_Your task_
Transcribe the listing below verbatim, line for line, without altering any wording, number, or punctuation.

_Source data_

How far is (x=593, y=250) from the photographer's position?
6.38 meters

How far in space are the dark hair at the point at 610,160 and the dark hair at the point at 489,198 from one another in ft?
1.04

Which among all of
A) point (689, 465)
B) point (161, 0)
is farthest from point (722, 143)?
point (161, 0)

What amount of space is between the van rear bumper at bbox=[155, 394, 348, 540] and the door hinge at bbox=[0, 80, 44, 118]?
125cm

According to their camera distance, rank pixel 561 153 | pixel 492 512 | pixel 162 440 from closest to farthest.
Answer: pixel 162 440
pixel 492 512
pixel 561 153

_Right answer_
How far is (x=593, y=250) from the photographer's position?
6.38 meters

How far in space are the dark hair at the point at 610,160 and the dark hair at the point at 489,198 from one another in ft?
1.04

Which among all of
A) point (689, 465)
B) point (161, 0)
is farthest from point (722, 143)?
point (161, 0)

What amount of space is between the van rear bumper at bbox=[155, 394, 348, 540] and the door hinge at bbox=[0, 80, 44, 118]?
125cm

According to their camera distance, rank pixel 561 153 | pixel 492 512 | pixel 162 440 from closest to farthest.
Answer: pixel 162 440
pixel 492 512
pixel 561 153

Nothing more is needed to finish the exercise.